■ Texte retenu ■
----

Des femmes EN RÉSISTANCE
Elles se battent, contre le sexisme qui dure, contre l’obscurantisme et la dictature. Portraits de quelquesunes de ces Antigones modernes.
« EN IRAN, LA VIE D’UNE FEMME VAUT LA MOITIÉ DE CELLE D’UN HOMME. NI UNE FEMME NI UN HOMME NE PEUVENT Y ÉCRIRE LIBREMENT, NI DANS AUCUN AUTRE PAYS AU MOYEN ORIENT »
D ans la droite ligne de Nadine Gordimer, d’Aung San Suu Kyi, de Taslima Nasreen, de Duong Thu Huong et autres Zoé Valdés, la littérature actuelle révèle de nouvelles combattantes de l’engagement par la plume. Des idéaux dignes d’Antigone et de sa maxime (prononcée dans la version de Sophocle) : « Je suis là pour vous dire non et pour mourir. »
EN TURQUIE
Plus que jamais, Asli Erdogan est là pour écrire le refus. Collaboratrice du journal prokurde Özgür Gündem, la romancière turque avait été arrêtée le 17 août 2016, en même temps que vingt autres membres de la rédaction. Le régime du président Recep Tayyip Erdogan (aucun lien de parenté) avait alors lancé une vague de répression contre ses opposants, suite au putsch avorté du 15 juillet. Libérée le 29 décembre, l’écrivaine demeure poursuivie pour propagande terroriste. Son crime? Avoir dénoncé les privations, viols et exactions subis par la minorité kurde. Née en 1967, engagée de longue date dans la défense des droits de l’homme et de la femme, traduite dans une dizaine de langues (en France chez Actes Sud), elle avait publié en 2009 un roman consacré… à la détention et à la torture des opposants politiques : Le Bâtiment de pierre. En 2014, elle fut à l’initiative d’une marche des écrivains à la frontière turco-syrienne, lors du siège de Kobané par l’Etat islamique.

----

■ Consignes à suivre ■
1/ Pouvez-vous mettre à jour l'article sur les femmes en résistance en le reprenant à partir de « Des femmes EN » et jusqu'à « ces Antigones modernes. », avec « tyrannie » à la place de « dictature » ?
2/ Pouvez-vous prolonger l'article sur les femmes en résistance au-delà de sa dernière phrase ?

■ Extrait de source ■
----

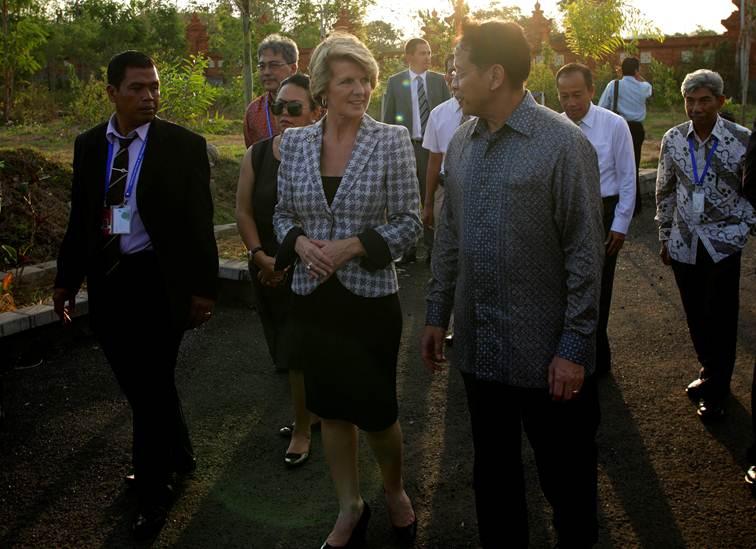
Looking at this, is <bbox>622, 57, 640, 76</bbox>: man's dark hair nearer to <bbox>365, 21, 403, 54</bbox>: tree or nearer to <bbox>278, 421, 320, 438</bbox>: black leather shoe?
<bbox>278, 421, 320, 438</bbox>: black leather shoe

----

■ Résultats par consigne ■
1/
Des femmes EN RÉSISTANCE
Elles se battent, contre le sexisme qui dure, contre l’obscurantisme et la tyrannie. Portraits de quelquesunes de ces Antigones modernes.

2/
EN SYRIE, EN IRAN
Réfugiée en France depuis 2011, la Syrienne Samar Yazbek est retournée (clandestinement) sur cette même frontière : elle y fut accueillie par une famille dont on suit le destin dans Les Portes du néant (Stock, 2016), récit terrible sur la guerre civile. Feux croisés : Journal de la révolution syrienne (BuchetChastel, 2012), le premier livre traduit en français de cette figure de l’opposition au régime d’El-Assad, avait été récompensé par plusieurs prix littéraires honorant la liberté d’expression. Avec l’argent récolté, Samar Yazbek a fondé une association qui s’occupe de femmes en Syrie et dispense des cours pour, selon ses termes d’alors, « leur apprendre à résister à l’esprit rétrograde des djihadistes ». Lorsqu’elle est arrivée en France, elle pensait n’y rester que quelques mois et rentrer à la maison une fois tombé le régime qu’elle combattait…
Installée dans l’Hexagone depuis 1993, Chahdortt Djavann avait passé son adolescence à Téhéran sous l’oppression du voile islamique. Figure de la diaspora iranienne, désormais loin du danger, elle saisit régulièrement l’occasion de se prononcer sur la condition féminine dans son pays d’origine (comme dans Les putes voilées n’iront jamais au paradis ! Grasset, 2016) : « En Iran, la vie d’une femme vaut la moitié de celle d’un homme », nous dit-elle. « Ni une femme ni un homme ne peuvent y écrire librement, ni dans aucun autre pays au Moyen Orient », répète-t-elle encore et toujours.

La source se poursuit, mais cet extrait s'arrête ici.